Task description: Transcribe the lines exactly, beginning with the one that contains "Which description fits" and ending with the final line of the records. Do not transcribe pictures.

Records of scene-based questions
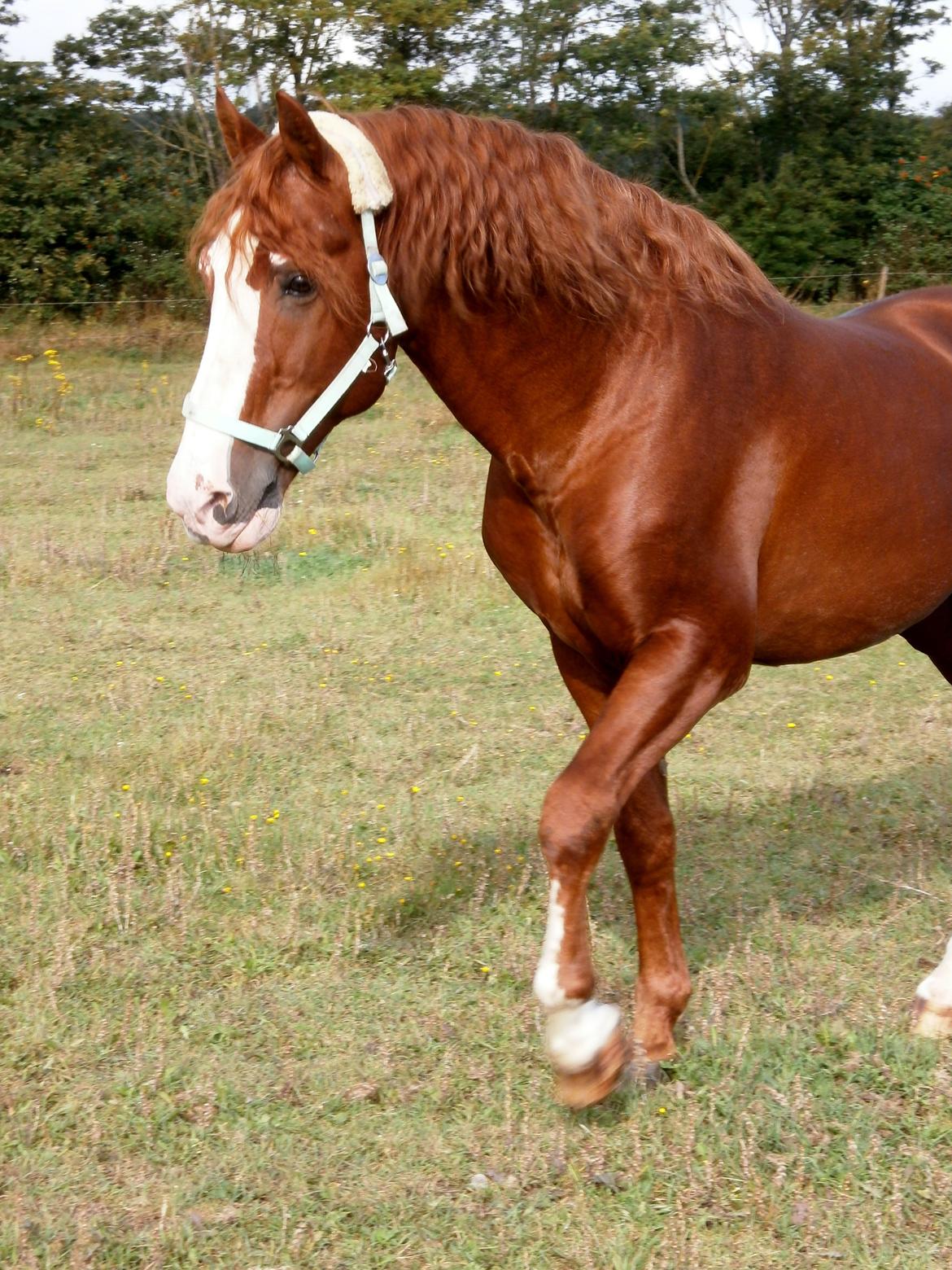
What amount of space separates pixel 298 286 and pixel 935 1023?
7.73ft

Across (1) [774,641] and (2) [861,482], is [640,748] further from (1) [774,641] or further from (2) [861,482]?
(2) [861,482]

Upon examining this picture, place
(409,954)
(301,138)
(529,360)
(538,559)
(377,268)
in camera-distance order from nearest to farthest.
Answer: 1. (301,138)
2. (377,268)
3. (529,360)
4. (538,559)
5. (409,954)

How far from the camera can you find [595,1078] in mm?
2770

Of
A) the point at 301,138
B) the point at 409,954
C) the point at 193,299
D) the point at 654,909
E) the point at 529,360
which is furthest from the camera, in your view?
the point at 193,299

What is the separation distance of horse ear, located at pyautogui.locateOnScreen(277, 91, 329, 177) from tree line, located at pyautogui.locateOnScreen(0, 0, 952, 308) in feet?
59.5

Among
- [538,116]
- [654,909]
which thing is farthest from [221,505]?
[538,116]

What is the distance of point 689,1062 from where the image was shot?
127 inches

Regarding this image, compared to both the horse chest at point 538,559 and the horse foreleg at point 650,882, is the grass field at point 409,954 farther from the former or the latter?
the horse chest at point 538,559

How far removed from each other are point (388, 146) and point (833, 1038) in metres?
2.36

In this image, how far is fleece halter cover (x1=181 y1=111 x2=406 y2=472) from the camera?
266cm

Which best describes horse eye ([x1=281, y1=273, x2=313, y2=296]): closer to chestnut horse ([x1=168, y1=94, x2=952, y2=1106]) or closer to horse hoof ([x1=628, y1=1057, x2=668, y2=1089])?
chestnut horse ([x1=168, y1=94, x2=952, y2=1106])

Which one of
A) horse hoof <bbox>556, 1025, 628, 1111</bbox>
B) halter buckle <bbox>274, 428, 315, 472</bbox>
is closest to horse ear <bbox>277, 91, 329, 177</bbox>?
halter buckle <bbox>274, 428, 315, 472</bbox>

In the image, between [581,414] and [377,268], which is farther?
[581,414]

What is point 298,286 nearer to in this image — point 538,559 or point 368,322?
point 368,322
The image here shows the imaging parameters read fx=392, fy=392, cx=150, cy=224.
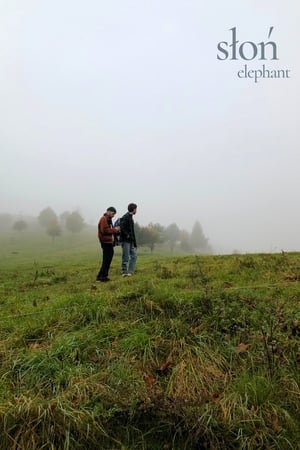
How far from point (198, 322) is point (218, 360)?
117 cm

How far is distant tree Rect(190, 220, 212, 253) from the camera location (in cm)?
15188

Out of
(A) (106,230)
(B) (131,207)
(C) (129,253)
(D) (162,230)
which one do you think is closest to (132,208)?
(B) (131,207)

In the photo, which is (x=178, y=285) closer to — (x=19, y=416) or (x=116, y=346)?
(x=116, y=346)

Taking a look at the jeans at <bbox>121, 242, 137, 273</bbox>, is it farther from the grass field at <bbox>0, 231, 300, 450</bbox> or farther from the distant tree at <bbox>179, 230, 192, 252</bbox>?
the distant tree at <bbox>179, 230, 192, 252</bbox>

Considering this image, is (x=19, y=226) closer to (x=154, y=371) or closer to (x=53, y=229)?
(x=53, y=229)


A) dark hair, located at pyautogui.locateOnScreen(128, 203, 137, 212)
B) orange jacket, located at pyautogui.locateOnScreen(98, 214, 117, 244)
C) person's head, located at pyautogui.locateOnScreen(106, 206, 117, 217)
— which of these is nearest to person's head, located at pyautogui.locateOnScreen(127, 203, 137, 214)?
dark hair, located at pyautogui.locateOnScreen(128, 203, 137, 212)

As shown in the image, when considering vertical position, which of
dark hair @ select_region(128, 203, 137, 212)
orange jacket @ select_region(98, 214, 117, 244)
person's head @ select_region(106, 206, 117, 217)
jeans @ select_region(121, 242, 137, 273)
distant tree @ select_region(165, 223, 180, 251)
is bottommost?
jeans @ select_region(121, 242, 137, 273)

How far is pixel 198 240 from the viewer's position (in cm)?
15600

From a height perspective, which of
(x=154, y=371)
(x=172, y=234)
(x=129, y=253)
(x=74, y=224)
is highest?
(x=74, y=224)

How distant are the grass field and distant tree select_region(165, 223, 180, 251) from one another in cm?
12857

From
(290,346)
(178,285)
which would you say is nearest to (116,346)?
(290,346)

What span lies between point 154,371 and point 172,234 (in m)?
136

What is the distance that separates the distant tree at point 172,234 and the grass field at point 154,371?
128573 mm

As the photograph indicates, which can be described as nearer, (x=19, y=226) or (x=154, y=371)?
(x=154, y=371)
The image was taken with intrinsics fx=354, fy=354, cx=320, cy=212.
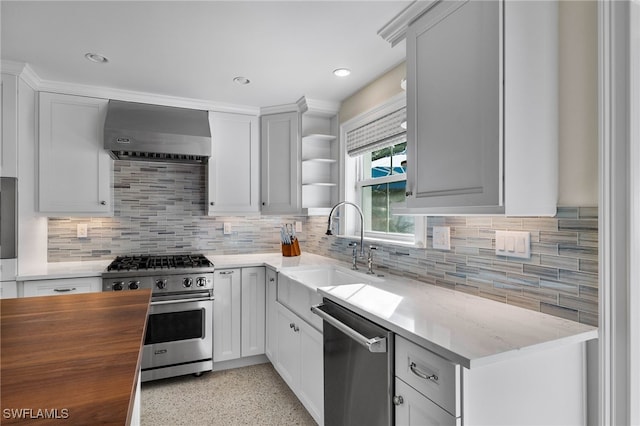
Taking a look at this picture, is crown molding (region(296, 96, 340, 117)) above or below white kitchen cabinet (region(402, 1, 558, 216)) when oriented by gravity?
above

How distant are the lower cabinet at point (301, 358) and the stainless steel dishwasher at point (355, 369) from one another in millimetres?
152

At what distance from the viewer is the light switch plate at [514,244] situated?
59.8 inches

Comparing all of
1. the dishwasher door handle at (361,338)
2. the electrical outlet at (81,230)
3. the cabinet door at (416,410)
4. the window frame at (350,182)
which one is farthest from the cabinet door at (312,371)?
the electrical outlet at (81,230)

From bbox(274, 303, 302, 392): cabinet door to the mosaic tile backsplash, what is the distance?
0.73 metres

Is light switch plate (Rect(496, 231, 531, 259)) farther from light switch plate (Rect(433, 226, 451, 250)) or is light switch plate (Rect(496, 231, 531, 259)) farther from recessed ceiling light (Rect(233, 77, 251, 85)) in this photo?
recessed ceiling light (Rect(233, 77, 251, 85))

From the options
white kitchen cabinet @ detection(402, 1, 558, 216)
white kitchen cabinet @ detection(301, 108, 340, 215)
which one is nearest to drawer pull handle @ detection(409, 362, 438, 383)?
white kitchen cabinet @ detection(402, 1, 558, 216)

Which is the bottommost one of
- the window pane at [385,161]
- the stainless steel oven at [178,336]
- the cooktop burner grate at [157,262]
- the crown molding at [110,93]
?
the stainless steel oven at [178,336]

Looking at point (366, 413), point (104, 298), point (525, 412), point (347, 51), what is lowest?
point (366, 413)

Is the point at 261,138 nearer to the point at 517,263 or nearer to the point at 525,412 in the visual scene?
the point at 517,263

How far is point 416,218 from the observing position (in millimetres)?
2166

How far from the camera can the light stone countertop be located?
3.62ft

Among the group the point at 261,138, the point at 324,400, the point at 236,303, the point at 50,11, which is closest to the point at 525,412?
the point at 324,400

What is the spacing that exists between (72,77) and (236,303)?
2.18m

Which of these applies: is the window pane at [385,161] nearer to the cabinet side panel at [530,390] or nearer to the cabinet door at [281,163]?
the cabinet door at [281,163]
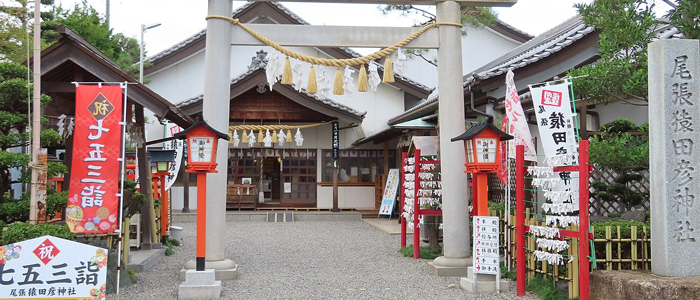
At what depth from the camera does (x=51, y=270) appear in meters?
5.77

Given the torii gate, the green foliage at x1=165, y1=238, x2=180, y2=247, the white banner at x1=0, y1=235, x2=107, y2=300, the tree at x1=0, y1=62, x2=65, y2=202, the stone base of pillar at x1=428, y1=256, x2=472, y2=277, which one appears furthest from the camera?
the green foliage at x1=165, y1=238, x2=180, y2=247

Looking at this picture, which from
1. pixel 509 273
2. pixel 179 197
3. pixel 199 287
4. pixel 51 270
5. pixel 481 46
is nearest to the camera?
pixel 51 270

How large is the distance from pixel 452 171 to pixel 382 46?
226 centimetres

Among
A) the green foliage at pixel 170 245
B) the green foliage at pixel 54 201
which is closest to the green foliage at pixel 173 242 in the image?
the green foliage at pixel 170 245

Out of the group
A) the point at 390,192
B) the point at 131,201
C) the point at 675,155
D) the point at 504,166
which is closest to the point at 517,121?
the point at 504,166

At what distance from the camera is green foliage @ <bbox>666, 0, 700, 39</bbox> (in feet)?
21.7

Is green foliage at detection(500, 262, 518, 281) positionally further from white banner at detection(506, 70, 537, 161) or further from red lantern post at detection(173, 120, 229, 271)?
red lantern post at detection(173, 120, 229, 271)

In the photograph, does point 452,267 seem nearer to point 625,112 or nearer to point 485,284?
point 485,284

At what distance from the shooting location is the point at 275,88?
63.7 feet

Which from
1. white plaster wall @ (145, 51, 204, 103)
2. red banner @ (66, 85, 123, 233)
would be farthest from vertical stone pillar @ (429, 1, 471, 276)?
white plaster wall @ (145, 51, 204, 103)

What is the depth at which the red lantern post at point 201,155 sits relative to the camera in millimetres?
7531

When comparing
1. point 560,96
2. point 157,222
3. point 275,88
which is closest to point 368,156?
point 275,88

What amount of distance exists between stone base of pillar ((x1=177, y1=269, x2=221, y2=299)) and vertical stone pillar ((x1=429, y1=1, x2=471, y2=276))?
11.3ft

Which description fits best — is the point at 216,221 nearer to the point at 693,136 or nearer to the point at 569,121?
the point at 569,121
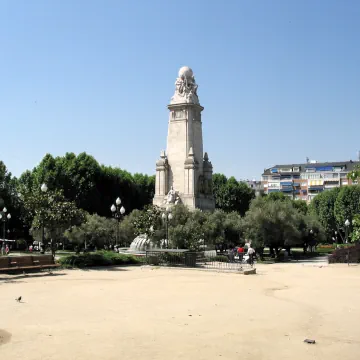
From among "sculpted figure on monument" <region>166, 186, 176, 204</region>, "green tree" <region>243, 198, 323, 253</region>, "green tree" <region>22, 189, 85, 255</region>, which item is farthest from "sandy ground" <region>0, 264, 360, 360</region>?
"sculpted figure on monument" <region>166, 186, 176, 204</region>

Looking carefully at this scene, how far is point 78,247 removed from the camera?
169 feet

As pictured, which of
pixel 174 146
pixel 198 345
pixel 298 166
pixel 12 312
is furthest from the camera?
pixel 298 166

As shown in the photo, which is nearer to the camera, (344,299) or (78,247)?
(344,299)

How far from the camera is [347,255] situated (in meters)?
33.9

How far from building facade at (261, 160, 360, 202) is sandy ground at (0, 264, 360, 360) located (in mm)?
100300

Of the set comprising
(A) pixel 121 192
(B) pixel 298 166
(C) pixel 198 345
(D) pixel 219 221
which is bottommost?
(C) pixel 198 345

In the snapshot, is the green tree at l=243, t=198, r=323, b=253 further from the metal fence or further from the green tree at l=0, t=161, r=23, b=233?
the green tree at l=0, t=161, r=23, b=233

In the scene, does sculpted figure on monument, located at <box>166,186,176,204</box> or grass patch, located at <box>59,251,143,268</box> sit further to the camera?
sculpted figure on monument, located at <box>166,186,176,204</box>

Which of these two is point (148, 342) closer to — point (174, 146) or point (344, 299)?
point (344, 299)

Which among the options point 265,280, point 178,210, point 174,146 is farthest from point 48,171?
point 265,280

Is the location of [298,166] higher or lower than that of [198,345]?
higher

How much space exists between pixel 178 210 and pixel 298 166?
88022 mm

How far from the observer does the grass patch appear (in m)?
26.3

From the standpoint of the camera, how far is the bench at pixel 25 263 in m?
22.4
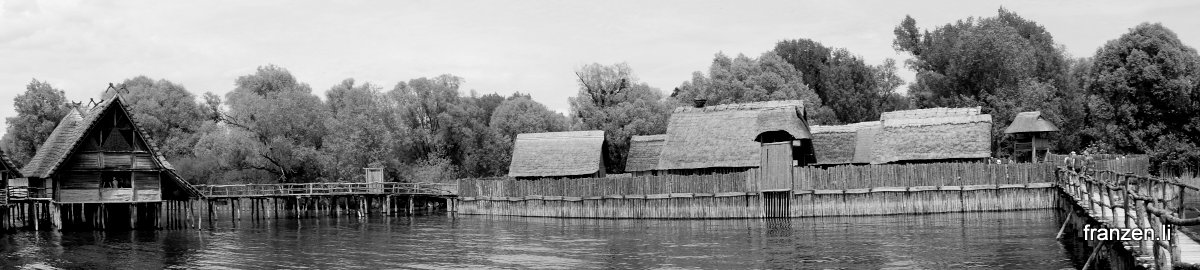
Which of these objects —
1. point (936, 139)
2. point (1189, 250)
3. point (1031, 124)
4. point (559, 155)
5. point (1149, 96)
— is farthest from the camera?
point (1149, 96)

Worked answer:
Which description fits best — is the point at 216,221 nearer to the point at 693,136 or nearer to the point at 569,121?
the point at 569,121
From among "sculpted figure on monument" <region>166, 186, 176, 204</region>, "green tree" <region>243, 198, 323, 253</region>, "green tree" <region>22, 189, 85, 255</region>, which item is farthest from "sandy ground" <region>0, 264, 360, 360</region>?
"sculpted figure on monument" <region>166, 186, 176, 204</region>

Looking carefully at this scene, how far is point 78,247 removed from the camera?
169 feet

As pictured, which of
pixel 174 146
pixel 198 345
pixel 298 166
pixel 12 312
is furthest from the camera?
pixel 298 166

As shown in the photo, which is nearer to the camera, (344,299) or (78,247)?
(344,299)

How far from the camera is [347,255] situated (in meters)?
33.9

How far from building facade at (261, 160, 360, 202) is sandy ground at (0, 264, 360, 360) located (in mm)?
100300

Of the set comprising
(A) pixel 121 192
(B) pixel 298 166
(C) pixel 198 345
(D) pixel 219 221
which is bottommost?
(C) pixel 198 345

In the snapshot, is the green tree at l=243, t=198, r=323, b=253 further from the metal fence or further from the green tree at l=0, t=161, r=23, b=233?
the green tree at l=0, t=161, r=23, b=233

In the scene, does sculpted figure on monument, located at <box>166,186,176,204</box> or grass patch, located at <box>59,251,143,268</box> sit further to the camera?
sculpted figure on monument, located at <box>166,186,176,204</box>

Which of these two is point (148, 342) closer to — point (174, 146) or point (344, 299)?
point (344, 299)

Which among the options point 265,280, point 178,210, point 174,146 is farthest from point 48,171?
point 265,280

Is the location of [298,166] higher or lower than that of [198,345]?
higher

How much space exists between pixel 178 210 and pixel 298 166?
88022 mm

How far from the observer does the grass patch appear (in m)?
26.3

From the standpoint of the camera, how far is the bench at pixel 25 263 in m?
22.4
Which of these objects —
1. point (936, 139)
2. point (1189, 250)
3. point (1031, 124)
4. point (559, 155)
5. point (1149, 96)
— is farthest from the camera?
point (1149, 96)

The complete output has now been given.